The stares he gets are strange. 

So what. We all need to be feminists these days, when, for example, women’s reproductive rights are being strangled. Margaret Sanger would be rolling in her grave right now if she knew.

These days cry out for feminism—despite the consequences of loneliness.

Something that the brilliant psychologist Carl Jung once said comes to mind. He said, “Loneliness does not come from having no people around you, but from being unable to communicate the things that seem important to you.” Even with your powerful Wonder Woman image out there, and all the gains that women have had over the years, and even a recent female Presidential candidate who some say really won the election, still, people have a hard time receiving the message of feminism, and it makes the sender … lonely. 
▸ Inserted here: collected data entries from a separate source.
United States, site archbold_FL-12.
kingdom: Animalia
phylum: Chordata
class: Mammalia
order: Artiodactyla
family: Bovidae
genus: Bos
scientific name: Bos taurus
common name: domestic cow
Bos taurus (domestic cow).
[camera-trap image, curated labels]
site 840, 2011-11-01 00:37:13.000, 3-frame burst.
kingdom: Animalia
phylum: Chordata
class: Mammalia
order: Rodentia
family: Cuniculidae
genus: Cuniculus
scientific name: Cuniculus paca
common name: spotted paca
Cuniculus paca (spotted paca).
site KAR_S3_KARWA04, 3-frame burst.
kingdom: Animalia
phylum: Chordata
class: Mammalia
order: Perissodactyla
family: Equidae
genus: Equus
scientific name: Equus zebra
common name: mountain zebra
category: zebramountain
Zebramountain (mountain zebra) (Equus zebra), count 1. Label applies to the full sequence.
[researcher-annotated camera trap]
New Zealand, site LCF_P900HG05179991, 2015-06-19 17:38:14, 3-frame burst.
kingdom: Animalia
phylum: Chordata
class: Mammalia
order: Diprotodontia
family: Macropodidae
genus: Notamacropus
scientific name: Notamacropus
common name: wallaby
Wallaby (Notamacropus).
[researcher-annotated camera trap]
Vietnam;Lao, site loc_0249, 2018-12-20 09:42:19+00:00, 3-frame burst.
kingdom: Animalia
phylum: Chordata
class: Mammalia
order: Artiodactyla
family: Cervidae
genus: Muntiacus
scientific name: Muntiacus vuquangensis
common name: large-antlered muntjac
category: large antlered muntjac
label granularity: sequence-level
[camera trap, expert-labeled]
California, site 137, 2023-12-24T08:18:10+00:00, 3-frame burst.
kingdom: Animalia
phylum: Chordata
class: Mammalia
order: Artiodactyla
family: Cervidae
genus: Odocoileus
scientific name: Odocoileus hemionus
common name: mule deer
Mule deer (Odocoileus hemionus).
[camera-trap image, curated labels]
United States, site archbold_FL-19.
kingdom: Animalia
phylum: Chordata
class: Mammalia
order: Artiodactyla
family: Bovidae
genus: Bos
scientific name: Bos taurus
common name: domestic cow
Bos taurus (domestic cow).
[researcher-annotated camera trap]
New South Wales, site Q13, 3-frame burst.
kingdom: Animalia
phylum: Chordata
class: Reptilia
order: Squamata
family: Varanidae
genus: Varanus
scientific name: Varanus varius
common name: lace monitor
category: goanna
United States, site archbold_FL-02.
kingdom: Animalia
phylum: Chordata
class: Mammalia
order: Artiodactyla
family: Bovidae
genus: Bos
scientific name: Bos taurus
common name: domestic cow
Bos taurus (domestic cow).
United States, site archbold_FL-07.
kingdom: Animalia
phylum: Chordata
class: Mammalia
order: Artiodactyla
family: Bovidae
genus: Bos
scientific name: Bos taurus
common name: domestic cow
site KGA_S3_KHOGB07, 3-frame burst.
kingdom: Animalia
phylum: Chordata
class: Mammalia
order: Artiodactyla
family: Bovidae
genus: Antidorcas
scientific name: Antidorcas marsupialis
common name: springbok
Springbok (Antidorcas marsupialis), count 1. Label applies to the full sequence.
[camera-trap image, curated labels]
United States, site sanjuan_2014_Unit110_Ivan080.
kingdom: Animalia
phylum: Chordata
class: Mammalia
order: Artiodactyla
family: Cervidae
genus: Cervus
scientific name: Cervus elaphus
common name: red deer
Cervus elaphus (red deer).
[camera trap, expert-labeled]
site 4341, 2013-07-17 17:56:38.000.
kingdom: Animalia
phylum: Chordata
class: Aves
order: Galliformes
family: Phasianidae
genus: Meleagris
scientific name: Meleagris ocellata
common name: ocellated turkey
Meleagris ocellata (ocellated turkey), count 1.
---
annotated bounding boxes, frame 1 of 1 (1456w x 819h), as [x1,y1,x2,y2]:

Wonder Woman, I am grateful for you. Above all, grateful for the example of how you stood up for your dream in the face of your mother’s disapproval. 

You teach us that the worst loneliness of all is that of staying with what’s easy when your heart yearns for something else that might re-ignite joy. 

You teach us that the worst loneliness is self-doubt and self-contempt. 

You teach us that the worst loneliness is not being able to hear yourself. 

The worst loneliness is being lonely for yourself. 

Who will I be if I stay? 

This is what you brought to me, when you came back into my life when I turned 50 and I was deep in my loneliness, and I needed this wisdom so badly.

No less than the child of an Amazon Queen and of the greatest God of them all, Zeus, can feel vulnerable. No less than a friend of Superman and Batman and others in the Justice League of America can feel vulnerable. 

But you showed up and showed up again with courage. 

While my eight-year-old self hunkered down in a booth at the McNamera Cafe and gobbled down gravy French fries and gulped orange pop, I was eating this up too, I was being spiritually nourished by your example, and I needed it then and I need it now.

May more and more people show up with courage, inspired by you.